Questions that need to be answered by the end of the First Meeting:

  1. Know if they have a budget assigned for addressing this problem
    1. And how much that is if they will tell you
  2. What timeframe is assigned to this budget (this financial year etc)
    1. Do they have an implementation date in mind?
  3. What is the buying process for your client
    1. Who is involved in this
  4. What criteria will be used in the decision making process
    1. Which criteria are the most important and why
    2. Typically this will involve one or more of these:
      1. Product or service features and benefits
      2. Product quality
      3. Professional support or ease of use
      4. Investment
      5. Image
  5. Know the next step and timeframe


Quick check that you know the answers to:

  • Who is involved in buying (influencers, approvers, decision maker)
  • Why are they buying (stated reasons (logical) as well as often unstated (emotional / ego etc)
  • What are they buying (hopefully your products and services)
  • How are they buying (what is their preferred process + of course the money question)


Great questions for the end of your first meeting:

“If there was a solution to ________ problem that we have talked about today, what would an ideal solution look like for you?”

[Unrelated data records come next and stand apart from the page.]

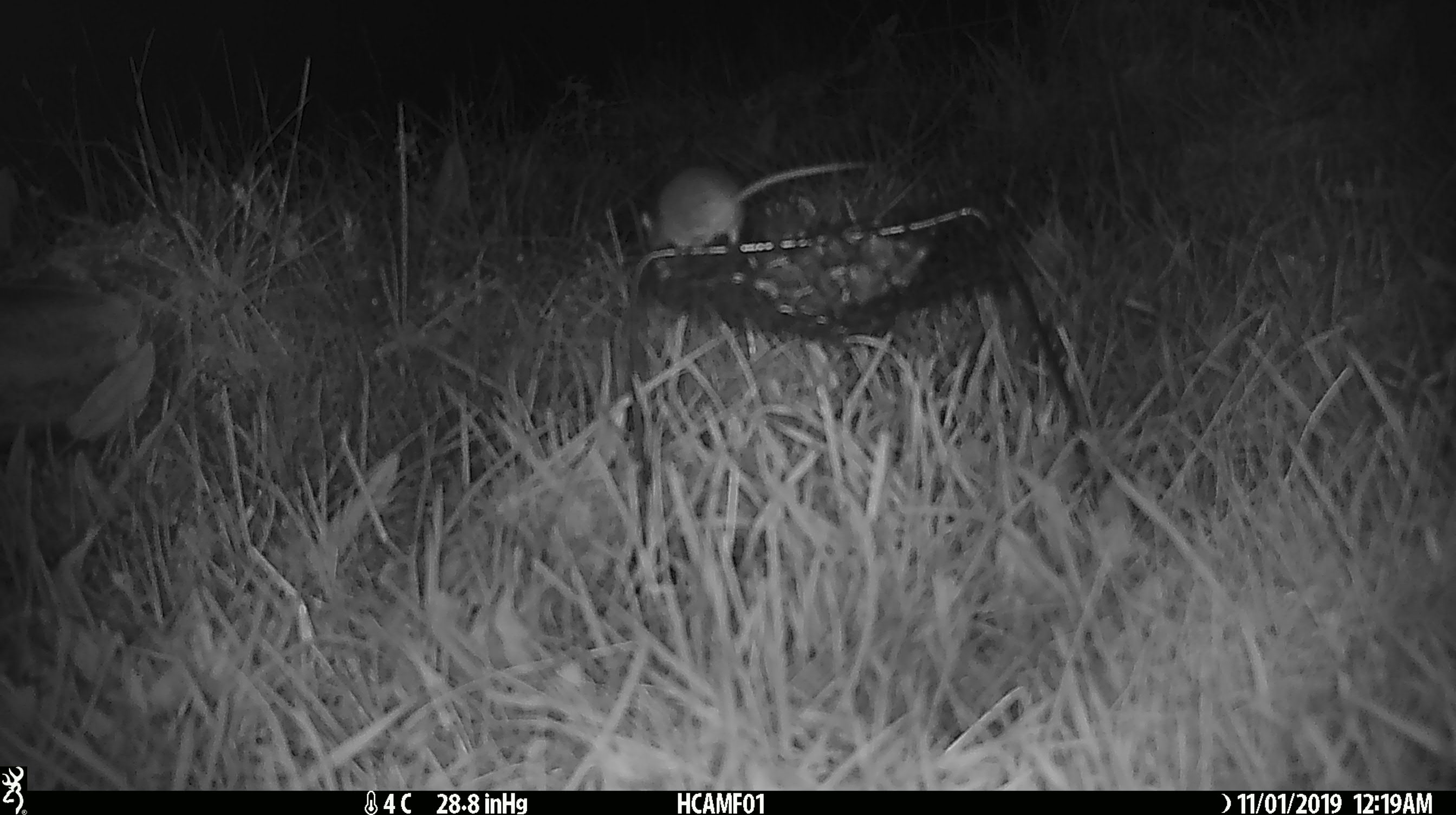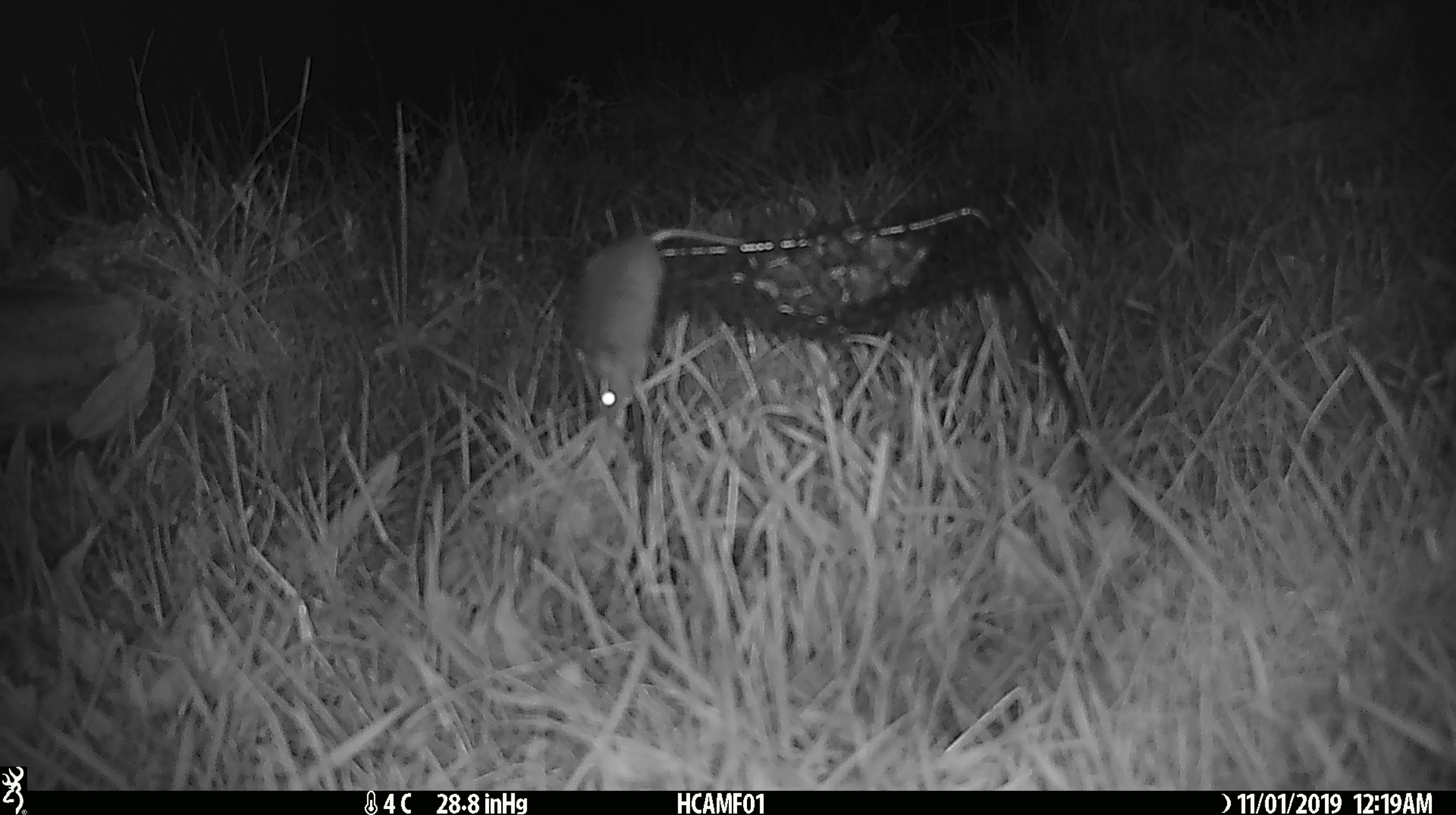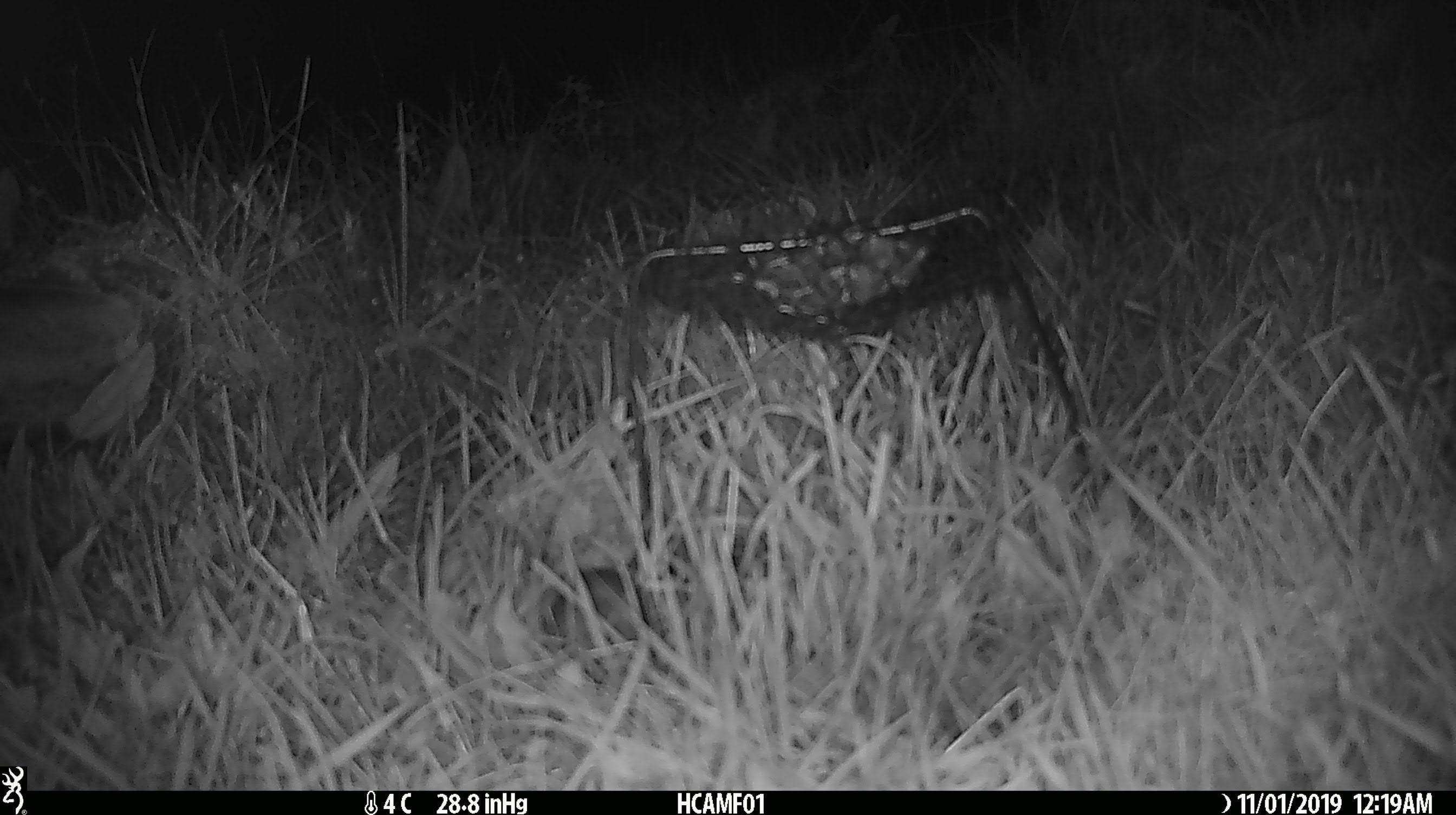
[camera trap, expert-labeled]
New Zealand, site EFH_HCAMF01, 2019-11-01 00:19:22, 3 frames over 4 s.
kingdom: Animalia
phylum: Chordata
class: Mammalia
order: Rodentia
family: Muridae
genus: Mus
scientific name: Mus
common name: mouse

“If there was a solution to ________ problem that we have talked about today, what would an ideal solution look like for your company?”

“If there was a solution to ________ problem that we have talked about today, what would an ideal solution look like for your boss?”

What to do once you’ve left that 1st meeting:

Take some time to stop and summarise your thoughts on:

  1. What went well / not so well
  2. What have you found out about the problem and the person
  3. What next steps have you confirmed with the client.

Make sure you follow up with an email that:

  1. Thanks them for their time and for sharing their thoughts on ________ problem / idea.
  2. Confirms the next steps
    1. From them
    2. From you
  3. Confirms your next point of contact with them.
  4. Invites them to call you should any questions come up in the meantime.


So now you have ALL the questions you need to get to really understand your client and the problem they are interested in solving and what they are likely to want to buy.